That is still way too much, a 4k RGB 8 bit frame is about 25 MB, and many frames could be operated on at once, but I doubt the equivalent of around 2000 uncompressed 4k frames (less depending on 10 bit color) need to be in memory all at once.
Scaling video encode to 112 CPU cores is hard. I haven't looked too hard into this encoder but the normal method to scale that high is to encode entire segments in parallel. (YouTube in particular supposedly does each segment single-threaded which is why libvpx has terrible scaling.) Which effectively means encoding up to 112 independent 4k streams.
Each stream could need:
- one source frame
- additional source frames for reordering (3-7 is pretty
normal)
- additional source frames for rate control (x264's default is 40)
- recon for the frame being encoded
- reference frames (IIRC AV1 allows up to 8 to be stored)
Plus MVs, modes, maybe subpel caches, etc.
That's easily 50-60 frames per stream. Times maybe 112 streams for 6000 frames. Easily tunable of course, especially with even a little intra-segment parallelism.

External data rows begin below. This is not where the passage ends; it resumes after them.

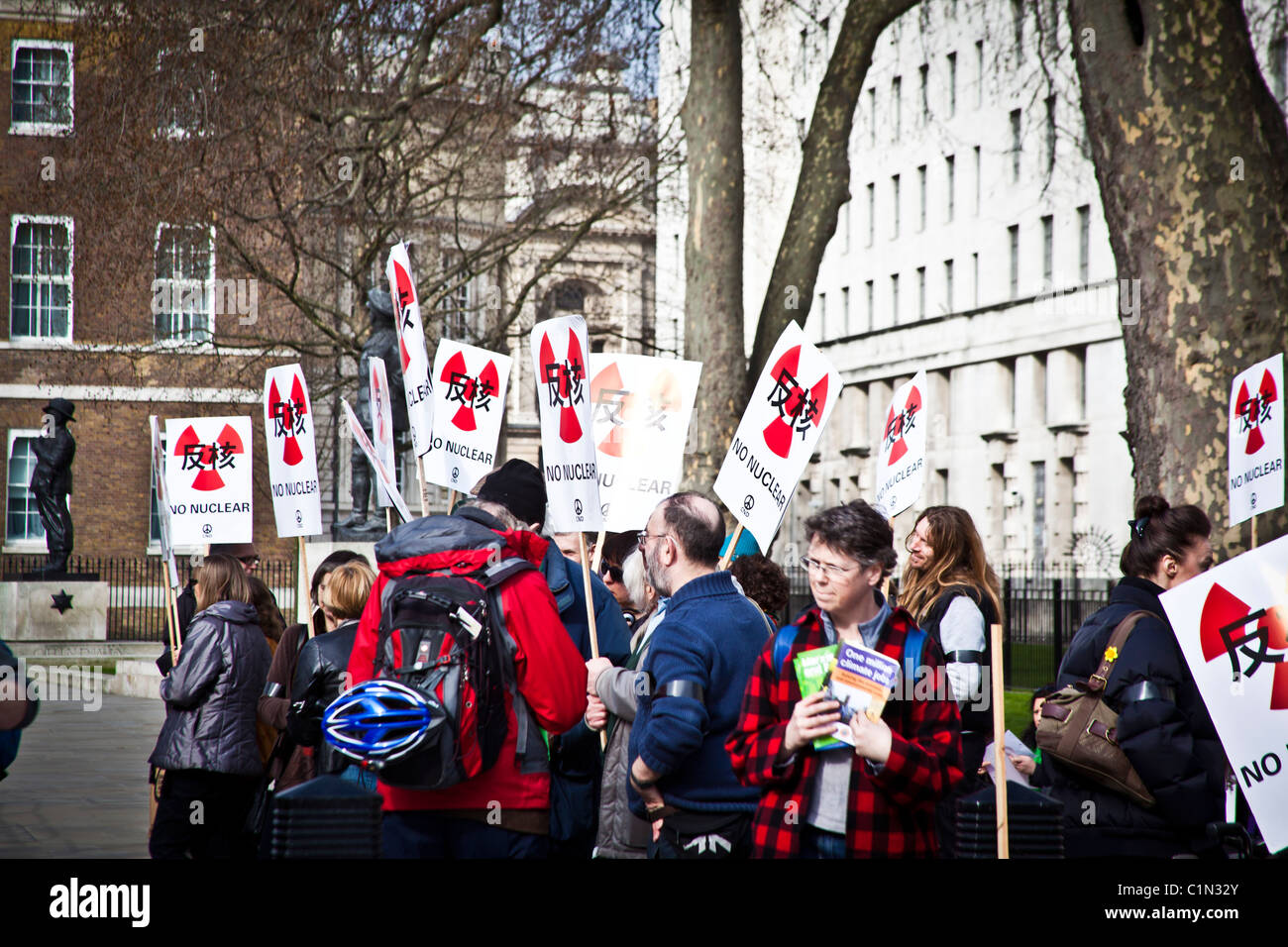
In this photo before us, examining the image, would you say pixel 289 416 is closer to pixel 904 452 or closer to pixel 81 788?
pixel 904 452

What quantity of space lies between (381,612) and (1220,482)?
561cm

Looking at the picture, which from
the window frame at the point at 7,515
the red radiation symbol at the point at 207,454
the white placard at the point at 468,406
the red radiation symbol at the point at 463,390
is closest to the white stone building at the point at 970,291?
the window frame at the point at 7,515

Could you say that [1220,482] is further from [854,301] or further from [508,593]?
[854,301]

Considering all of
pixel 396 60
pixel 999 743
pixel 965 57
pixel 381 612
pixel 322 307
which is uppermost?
pixel 965 57

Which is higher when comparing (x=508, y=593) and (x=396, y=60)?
(x=396, y=60)

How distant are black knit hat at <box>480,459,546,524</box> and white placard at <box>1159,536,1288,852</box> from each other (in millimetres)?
2054

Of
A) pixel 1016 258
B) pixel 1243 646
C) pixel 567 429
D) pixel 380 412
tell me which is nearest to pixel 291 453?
pixel 380 412

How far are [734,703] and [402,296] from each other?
11.3 feet

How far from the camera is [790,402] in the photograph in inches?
250

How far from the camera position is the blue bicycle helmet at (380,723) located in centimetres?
406

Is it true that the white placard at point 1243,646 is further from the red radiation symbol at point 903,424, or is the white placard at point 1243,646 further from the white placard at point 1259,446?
the red radiation symbol at point 903,424

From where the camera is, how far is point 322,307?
69.5 feet

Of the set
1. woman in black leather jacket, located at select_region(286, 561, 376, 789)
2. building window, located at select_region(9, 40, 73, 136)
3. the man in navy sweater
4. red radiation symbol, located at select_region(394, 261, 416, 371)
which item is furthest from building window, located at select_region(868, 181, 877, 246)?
the man in navy sweater

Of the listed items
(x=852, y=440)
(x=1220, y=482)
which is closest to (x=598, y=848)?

I understand how an encoder could eat up so much memory and justify it in some way, but I can't buy that it's a neccesity or even acceptable in the long run (maybe this is stated to be in the prototype stage).
From what I've seen AV1 breaks frames/segments up into a kd-tree and brute forces these leaves to find the transformation that looks the best with the smallest size. An over simplification obviously, but with everything that encoders are doing I still think it is naive to design them with such a simplistic view of concurrency that they have to be treated as a hundred small files for a hundred CPU cores.